_What you need to do_:
a) In the Kona energy laboratory piece, turn the paragraph beginning "This is also where you can buy Kona lobsters" into a short bulleted list that keeps its main facts.
b) Pick up the piece on Kona Natural Energy Laboratory tours after its final sentence and keep writing it.
*** Opening of Excerpted passage ***
Kona Natural Energy Laboratory Tours Amaze and Astound
If you do nothing else while on vacation in Kailua-Kona, Hawaii, make sure you take at least one Natural Energy Laboratory Tour. It is really incredible. You’ll find a variety of tours to choose from, and all sorts of adventures await. You will see and learn things that seem impossible to ordinary mortals. It’s enough to make you want to go back to school to become a marine biologist or some other kind of scientist instead of maybe a Sacramento Realtor.
When the OTEC project was completed a couple years ago, I recall reading about it and feeling like science fiction has met finally met reality and the future is now. It’s a renewable and sustainable way to convert sea water into energy, utilizing science, that thing Donald Trump doesn’t believe in, science. The Makai Ocean Thermal Energy Conversion plant cost only $2 million to build. There is an entire park built around the Makai OTEC plant called the HOST Park, which stands for Hawaii Ocean Science and Technology.
This is also where you can buy Kona lobsters. They grow Maine lobsters here at the park, along with a large variety of other shellfish and seafood. They also do a lot of algae energy research and production from biofuels to food supplements.
Many of the tubs in the photo above at the Octopus Farm support a live octopus for study. They are under one year of age. The scientists would like to find a way to provide a sustainable resource of octopus due to overfishing and killing of these magnificent creatures. Like my husband says, octopus are smarter than many people he has worked with. Certainly smarter than real estate agents, and I can say that being in the profession.
*** Close of Excerpted passage ***
*** Opening of Given data ***
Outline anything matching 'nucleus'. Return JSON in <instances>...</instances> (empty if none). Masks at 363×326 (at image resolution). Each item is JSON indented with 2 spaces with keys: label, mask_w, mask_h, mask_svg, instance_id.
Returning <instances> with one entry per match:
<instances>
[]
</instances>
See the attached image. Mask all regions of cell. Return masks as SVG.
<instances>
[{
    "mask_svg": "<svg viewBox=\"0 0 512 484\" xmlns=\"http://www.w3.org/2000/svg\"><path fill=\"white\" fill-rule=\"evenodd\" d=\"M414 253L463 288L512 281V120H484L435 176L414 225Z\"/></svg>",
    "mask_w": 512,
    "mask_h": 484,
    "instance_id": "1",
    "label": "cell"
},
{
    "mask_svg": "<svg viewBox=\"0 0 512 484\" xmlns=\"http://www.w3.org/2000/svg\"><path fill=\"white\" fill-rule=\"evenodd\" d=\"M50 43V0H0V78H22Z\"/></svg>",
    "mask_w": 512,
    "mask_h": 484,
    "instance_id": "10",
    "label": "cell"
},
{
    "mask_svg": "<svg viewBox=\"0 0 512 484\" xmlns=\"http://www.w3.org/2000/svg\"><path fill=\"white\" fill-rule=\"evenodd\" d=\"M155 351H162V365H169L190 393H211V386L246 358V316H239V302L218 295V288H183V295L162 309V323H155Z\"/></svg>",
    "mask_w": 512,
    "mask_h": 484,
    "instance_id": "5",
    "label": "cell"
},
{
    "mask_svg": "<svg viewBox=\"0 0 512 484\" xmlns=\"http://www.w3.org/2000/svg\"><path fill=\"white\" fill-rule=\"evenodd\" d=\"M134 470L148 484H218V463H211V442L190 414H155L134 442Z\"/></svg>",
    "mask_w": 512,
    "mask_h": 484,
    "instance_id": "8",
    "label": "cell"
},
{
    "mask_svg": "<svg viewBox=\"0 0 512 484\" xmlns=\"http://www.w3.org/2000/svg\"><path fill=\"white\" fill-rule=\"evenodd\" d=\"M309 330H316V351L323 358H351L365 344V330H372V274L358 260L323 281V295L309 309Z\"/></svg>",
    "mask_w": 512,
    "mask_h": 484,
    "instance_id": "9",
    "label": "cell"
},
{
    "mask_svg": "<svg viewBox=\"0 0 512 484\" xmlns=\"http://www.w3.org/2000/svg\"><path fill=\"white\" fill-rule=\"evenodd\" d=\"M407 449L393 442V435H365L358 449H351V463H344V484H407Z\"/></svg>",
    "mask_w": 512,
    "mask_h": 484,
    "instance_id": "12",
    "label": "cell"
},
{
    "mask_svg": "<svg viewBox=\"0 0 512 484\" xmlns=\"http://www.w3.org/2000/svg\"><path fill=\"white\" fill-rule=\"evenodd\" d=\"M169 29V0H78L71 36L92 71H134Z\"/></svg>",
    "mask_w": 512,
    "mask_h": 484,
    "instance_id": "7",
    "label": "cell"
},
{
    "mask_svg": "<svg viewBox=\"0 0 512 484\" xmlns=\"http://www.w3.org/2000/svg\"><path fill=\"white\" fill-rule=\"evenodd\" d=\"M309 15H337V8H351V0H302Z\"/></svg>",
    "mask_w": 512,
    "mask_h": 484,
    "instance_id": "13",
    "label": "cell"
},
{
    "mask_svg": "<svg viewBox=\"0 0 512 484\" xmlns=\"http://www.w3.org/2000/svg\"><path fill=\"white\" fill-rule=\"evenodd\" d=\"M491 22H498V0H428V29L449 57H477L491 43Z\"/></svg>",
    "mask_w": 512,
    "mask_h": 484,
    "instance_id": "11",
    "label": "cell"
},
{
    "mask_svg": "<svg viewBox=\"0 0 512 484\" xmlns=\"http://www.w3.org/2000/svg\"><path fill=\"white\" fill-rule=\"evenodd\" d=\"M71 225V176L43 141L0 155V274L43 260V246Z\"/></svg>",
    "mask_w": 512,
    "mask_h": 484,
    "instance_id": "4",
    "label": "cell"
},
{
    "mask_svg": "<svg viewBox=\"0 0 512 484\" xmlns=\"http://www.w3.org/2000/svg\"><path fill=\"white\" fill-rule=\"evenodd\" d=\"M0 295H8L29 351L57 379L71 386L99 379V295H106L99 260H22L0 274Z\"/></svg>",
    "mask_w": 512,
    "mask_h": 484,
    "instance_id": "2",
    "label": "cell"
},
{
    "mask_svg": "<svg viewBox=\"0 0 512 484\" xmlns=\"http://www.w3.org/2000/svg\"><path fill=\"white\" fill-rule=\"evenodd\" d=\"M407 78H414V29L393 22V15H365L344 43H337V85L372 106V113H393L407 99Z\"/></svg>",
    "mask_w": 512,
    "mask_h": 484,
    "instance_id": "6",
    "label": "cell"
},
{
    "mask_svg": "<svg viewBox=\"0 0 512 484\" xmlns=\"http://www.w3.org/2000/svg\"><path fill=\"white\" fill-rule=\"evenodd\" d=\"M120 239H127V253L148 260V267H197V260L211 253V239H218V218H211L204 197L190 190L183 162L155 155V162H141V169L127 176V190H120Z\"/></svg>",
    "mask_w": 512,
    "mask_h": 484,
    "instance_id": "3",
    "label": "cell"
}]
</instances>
*** Close of Given data ***
_Answers provided_:
a)
- Kona lobsters can be bought here.
- The park grows Maine lobsters and many other kinds of shellfish and seafood.
- Much algae energy research and production also goes on here, ranging from biofuels to food supplements.

b)
You can put your hand into the water and let them wrap around your fingers. After you meet an octopus in person, I don’t know if you could ever eat an octopus again. It seems too cruel to kill such an intelligent creature when there are much dumber species one could consume instead. Even The Beatles knew about an Octopus’s Garden, and how these remarkable cephalopods tend to rearrange their environment to suit themselves.
When our guide, Candee, and CEO of the nonprofit from Friends of the Natural Energy Laboratory, asked if we would like to see a monk seal in the wild, I did not believe we would find one. I thought maybe it was an excuse to stroll along the beach, climb over a bit of lava and hope to spot a monk seal. After all, there are only two monk seals who live in Kailua-Kona in the Pacific Ocean.
I was very surprised to stumble upon this cove and find a monk seal. The Hawaiian monk seal is endangered. In the park, we were able to visit the Marine Mammal Center Ke Kai Ola as part of our tour. This place rescues and rehabilitates monk seals and releases them back into the wild. They say a monk seal needs to live to be at least 5 years old before the female can mate, but getting them to that age is a challenge.
Monk seals swallow fishermen’s hooks and face all sorts of dangers as a baby. The mother doesn’t stay with the monk seals for very long after birth and they either make it in the wild or they die.